Specifically, in a consolidated appeal of two separate employment cases, McDermott v. Guaranteed Rate, Inc., et al. and Rivera-Santana v. CJF Shipping, LLC, et al., -- A.3d – (N.J. Super. Court App. Div. 2025), the Appellate Division held that arbitration agreements are unenforceable whenever a lawsuit includes an adequately pled claim of sexual harassment or sexual assault because the EFAA requires that the entire case, not just harassment or assault claims, must be litigated in court.
Background
Congress passed the EFAA in February 2022, and President Biden subsequently signed it into law (P.L. 117-90) on March 2, 2022. Congress amended the Federal Arbitration Act through the EFAA such that, unless a plaintiff elected to litigate the case in arbitration, any case alleging sexual assault or sexual harassment could not be compelled to arbitration over a plaintiff's objection.

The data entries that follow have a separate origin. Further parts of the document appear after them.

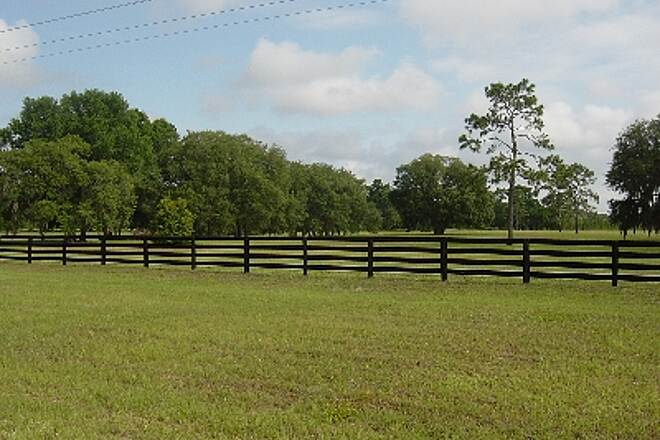 Nature Coast State Trail Farms along US 19 About 5 miles South of Cross City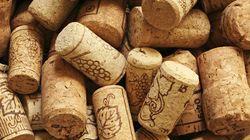 7 clubes de vinho para nunca mais ficar em pânico no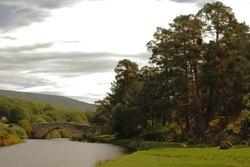 Puente de Soria (5).TIF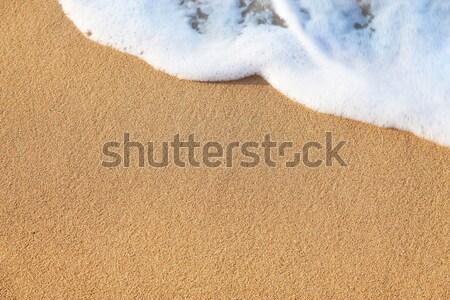 Zachte golf zee zandstrand strand water Stockfoto © Taiga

On motions to dismiss, the trial courts in each case bifurcated the claims and compelled arbitration of McDermott's and Rivera-Santana's claims that did not facially relate to the facts underpinning their claims of sexual harassment. For McDermott, this meant compelling arbitration on her claims for wage payment, breach of contract, commercial misappropriation of her likeness and tortious interference with prospective contractual relations. And for Rivera-Santana, this meant compelling arbitration on the claims relating to pregnancy discrimination.
On Appeal
On appeal, Judge Arnold Natali, writing for the Appellate Division, reversed. First, after a review of out-of-jurisdiction federal and state court decisions, Judge Natali examined Congress's use of the broad term “case” in the EFAA's provision excluding sexual assault and sexual harassment claims from arbitration against its use of the narrower term “claim” in other sections of the statute. Judge Natali held that this signaled Congress's intent to exempt the entire lawsuit from arbitration, not just specific causes of action. Second, Judge Natali rejected the trial courts' attempts to “harmonize” the EFAA with the Federal Arbitration Act by splitting claims. Once a plausible sexual harassment allegation (claim) triggers the EFAA, the arbitration agreement becomes unenforceable for the entire action (case). Lastly, Judge Natali noted that, in employment litigation, unrelated claims are often “materially and substantially informed” by the allegedly abusive employment relationship. Thus, the court held that all of McDermott's and Rivera-Santana's claims would remain in Superior Court.
Takeaways
- McDermott essentially means if a plaintiff plausibly alleges a non-arbitrable claim of sexual harassment or sexual assault while also pleading otherwise arbitrable claims, the entire case – all claims – will remain in court, and none of them can be compelled to arbitration.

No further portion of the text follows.